Title: Dissipativity Theory for Optimization and Machine Learning Research
Abstract Empirical risk minimization (ERM) is a central topic for machine learning research, and is typically solved using first-order optimization methods whose convergence proofs are derived in a case-by-case manner. In this talk, we will present a simple routine which unifies the analysis of such optimization methods including gradient descent method, Nesterov's accelerated method, stochastic gradient descent (SGD), stochastic average gradient (SAG), SAGA, Finito, stochastic dual coordinate ascent (SDCA), stochastic variance reduction gradient (SVRG), and SGD with momentum. Specifically, we will view all these optimization methods as dynamical systems and then use a unified dissipativity approach to derive sufficient conditions for convergence rate certifications of such dynamical systems. The derived conditions are all in the form of linear matrix inequalities (LMIs). We solve these resultant LMIs and obtain analytical proofs of new convergence rates for various optimization methods (with or without individual convexity). Our proposed analysis can be automated for a large class of first-order optimization methods under various assumptions. In addition, the derived LMIs can always be numerically solved to provide clues for constructions of analytical proofs.

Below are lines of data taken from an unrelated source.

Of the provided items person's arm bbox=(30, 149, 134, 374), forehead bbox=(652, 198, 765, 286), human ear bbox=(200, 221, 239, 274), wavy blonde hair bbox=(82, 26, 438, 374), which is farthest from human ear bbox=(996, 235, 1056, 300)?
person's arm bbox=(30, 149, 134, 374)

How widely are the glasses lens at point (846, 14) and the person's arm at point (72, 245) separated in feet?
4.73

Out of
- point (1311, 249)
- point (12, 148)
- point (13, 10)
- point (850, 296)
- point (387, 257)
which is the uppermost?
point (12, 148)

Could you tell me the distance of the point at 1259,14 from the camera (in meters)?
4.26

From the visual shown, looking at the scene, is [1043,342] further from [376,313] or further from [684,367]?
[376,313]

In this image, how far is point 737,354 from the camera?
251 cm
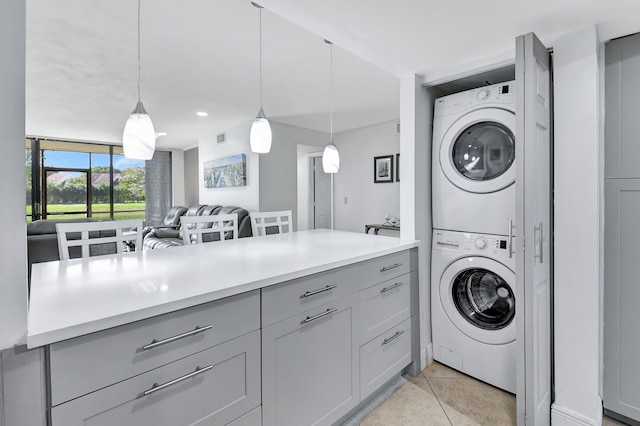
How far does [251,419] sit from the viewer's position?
1.20 m

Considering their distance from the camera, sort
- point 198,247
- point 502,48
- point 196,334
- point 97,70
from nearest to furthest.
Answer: point 196,334
point 502,48
point 198,247
point 97,70

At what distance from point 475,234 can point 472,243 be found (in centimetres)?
6

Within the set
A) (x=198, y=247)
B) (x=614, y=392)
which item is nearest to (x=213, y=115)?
(x=198, y=247)

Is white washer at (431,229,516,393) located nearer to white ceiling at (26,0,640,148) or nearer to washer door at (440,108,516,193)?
washer door at (440,108,516,193)

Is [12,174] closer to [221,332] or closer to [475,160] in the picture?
[221,332]

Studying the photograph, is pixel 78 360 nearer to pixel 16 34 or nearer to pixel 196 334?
pixel 196 334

Bin Hu received his B.S in Theoretical and Applied Mechanics from the University of Science and Technology of China, and received the M.S. in Computational Mechanics from Carnegie Mellon University. He received the Ph.D in Aerospace Engineering and Mechanics at the University of Minnesota, advised by Peter Seiler. He is currently a postdoctoral researcher in the optimization group of Wisconsin Institute for Discovery at the University of Wisconsin-Madison. He is working with Laurent Lessard and closely collaborating with Stephen Wright. He is interested in building connections between control theory and machine learning research. His current research focuses on tailoring robust control theory (integral quadratic constraints, dissipation inequalities, jump system theory, etc) to unify the study of stochastic optimization methods (stochastic gradient, stochastic average gradient, SAGA, SVRG, Katyusha momentum, etc) and their applications in related machine learning problems (logistic regression, deep neural networks, matrix completion, etc). He is also particularly interested in the generalization mechanism of deep learning.